In my research, I address how operating systems (OSes) can handle
these growing complexity and performance pressures to avoid becoming
the limiting factor to performance. I first explain how current OS
architecture is already inadequate to address these trends, limiting
application performance. I then present how the OS can be redesigned
to eliminate the performance limitations without compromising on
existing features or application compatibility. I finish with an
outlook on how these hardware trends affect software in the future and
present ideas to address them.
Simon is a postdoctoral research associate at the University of
Washington, where he leads research in operating systems and
networks. His postdoctoral advisors are Tom Anderson and Arvind
Krishnamurthy. Simon received a Ph.D. in Computer Science from ETH
Zurich in 2012 and an MSc in Computer Science from the
Carl-von-Ossietzky University Oldenburg, Germany in 2006.
Simon's research focus is on data center performance issues. For his
work on the Arrakis high I/O performance operating system, he received
the Jay Lepreau best paper award (2014) and the Madrona prize
(2014). Previously, Simon has worked on the Barrelfish multicore
operating system and conducted further award-winning systems research
at various locations, including MSR Silicon Valley, MSR Cambridge,
Intel Labs Germany, UC Riverside, and the NSF.

- [Available data]:
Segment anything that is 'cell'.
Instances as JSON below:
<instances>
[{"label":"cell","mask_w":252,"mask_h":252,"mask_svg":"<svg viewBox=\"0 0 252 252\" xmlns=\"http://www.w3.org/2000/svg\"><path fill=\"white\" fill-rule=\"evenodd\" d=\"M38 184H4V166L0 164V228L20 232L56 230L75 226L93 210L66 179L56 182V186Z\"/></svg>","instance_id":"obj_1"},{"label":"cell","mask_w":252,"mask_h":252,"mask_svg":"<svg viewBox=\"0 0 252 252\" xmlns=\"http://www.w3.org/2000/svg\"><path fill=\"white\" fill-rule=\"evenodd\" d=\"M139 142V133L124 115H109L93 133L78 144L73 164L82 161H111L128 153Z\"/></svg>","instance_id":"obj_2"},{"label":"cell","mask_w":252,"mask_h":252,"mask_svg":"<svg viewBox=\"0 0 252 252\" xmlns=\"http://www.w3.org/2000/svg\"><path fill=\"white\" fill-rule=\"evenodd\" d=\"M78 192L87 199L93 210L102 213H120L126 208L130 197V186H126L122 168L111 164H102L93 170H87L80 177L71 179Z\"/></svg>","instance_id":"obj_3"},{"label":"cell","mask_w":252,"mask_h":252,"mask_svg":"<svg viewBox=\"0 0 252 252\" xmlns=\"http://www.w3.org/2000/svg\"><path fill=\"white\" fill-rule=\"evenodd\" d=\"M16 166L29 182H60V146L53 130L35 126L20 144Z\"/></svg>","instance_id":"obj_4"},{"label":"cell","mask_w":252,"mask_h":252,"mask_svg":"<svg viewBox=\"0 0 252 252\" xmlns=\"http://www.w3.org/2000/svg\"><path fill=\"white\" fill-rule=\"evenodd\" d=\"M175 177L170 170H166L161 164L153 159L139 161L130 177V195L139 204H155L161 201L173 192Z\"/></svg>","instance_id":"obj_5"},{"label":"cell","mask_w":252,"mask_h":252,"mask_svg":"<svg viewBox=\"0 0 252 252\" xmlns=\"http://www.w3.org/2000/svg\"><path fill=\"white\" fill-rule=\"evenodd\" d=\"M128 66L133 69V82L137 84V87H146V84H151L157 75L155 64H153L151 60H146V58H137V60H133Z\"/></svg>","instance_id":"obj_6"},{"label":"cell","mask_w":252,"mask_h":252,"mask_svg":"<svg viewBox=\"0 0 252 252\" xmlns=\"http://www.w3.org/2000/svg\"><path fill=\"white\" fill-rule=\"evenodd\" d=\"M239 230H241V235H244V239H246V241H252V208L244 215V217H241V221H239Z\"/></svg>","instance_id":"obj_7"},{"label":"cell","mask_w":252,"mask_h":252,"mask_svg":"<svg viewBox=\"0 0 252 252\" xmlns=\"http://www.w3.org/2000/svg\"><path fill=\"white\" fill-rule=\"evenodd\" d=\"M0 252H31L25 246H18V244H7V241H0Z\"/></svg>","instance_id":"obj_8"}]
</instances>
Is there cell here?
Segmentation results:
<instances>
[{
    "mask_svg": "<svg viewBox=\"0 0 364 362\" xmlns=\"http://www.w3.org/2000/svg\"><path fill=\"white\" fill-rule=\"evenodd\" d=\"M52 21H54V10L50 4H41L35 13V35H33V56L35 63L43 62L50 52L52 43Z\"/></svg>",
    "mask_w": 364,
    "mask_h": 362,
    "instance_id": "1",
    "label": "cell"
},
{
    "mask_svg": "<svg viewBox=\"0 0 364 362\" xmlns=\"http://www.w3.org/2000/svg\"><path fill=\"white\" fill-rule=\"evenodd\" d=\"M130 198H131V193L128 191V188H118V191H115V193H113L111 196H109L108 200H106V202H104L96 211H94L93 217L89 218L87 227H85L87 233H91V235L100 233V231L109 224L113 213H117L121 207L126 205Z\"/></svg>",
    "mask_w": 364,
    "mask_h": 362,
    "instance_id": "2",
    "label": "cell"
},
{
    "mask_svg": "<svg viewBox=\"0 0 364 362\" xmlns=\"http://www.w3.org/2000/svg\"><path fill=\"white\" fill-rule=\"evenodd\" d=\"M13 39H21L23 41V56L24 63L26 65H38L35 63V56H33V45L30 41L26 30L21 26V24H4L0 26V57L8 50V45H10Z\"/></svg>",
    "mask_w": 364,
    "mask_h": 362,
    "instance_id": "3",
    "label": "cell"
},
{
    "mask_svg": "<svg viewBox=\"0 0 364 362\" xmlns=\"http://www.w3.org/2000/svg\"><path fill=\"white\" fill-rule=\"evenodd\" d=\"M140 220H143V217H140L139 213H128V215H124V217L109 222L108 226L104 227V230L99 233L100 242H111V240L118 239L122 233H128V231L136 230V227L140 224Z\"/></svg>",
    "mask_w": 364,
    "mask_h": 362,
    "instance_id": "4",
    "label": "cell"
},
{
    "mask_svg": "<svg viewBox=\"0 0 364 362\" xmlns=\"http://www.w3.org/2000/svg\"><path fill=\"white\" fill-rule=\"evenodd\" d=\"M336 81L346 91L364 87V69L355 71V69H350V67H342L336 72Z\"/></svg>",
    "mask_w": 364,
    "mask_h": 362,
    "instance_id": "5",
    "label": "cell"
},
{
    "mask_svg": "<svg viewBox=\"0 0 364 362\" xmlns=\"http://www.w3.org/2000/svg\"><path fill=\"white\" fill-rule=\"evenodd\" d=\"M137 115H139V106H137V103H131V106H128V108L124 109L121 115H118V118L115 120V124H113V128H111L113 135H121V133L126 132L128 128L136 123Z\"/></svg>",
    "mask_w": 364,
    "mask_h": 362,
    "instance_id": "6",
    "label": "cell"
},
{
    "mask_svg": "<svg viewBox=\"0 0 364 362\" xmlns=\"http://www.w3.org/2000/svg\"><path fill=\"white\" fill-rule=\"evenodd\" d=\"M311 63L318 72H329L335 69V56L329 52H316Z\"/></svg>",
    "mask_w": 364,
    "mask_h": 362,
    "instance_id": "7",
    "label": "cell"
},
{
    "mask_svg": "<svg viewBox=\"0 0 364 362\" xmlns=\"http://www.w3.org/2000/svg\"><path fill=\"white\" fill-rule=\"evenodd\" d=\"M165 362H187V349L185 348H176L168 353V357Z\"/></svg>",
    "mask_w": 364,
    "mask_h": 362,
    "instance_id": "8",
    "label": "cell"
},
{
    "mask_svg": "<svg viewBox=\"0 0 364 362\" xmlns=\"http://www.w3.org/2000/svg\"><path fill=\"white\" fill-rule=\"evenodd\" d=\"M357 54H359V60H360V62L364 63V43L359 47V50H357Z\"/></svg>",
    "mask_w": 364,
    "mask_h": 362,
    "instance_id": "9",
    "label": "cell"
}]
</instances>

- [What this exercise asks]:
(1) In the supplied text, who are Simon's postdoctoral advisors?
(2) Reproduce the part of the supplied text from "Simon is a postdoctoral" up to and including "and the NSF.".

- [Answers in order]:
(1) Tom Anderson and Arvind Krishnamurthy.

(2)
Simon is a postdoctoral research associate at the University of
Washington, where he leads research in operating systems and
networks. His postdoctoral advisors are Tom Anderson and Arvind
Krishnamurthy. Simon received a Ph.D. in Computer Science from ETH
Zurich in 2012 and an MSc in Computer Science from the
Carl-von-Ossietzky University Oldenburg, Germany in 2006.
Simon's research focus is on data center performance issues. For his
work on the Arrakis high I/O performance operating system, he received
the Jay Lepreau best paper award (2014) and the Madrona prize
(2014). Previously, Simon has worked on the Barrelfish multicore
operating system and conducted further award-winning systems research
at various locations, including MSR Silicon Valley, MSR Cambridge,
Intel Labs Germany, UC Riverside, and the NSF.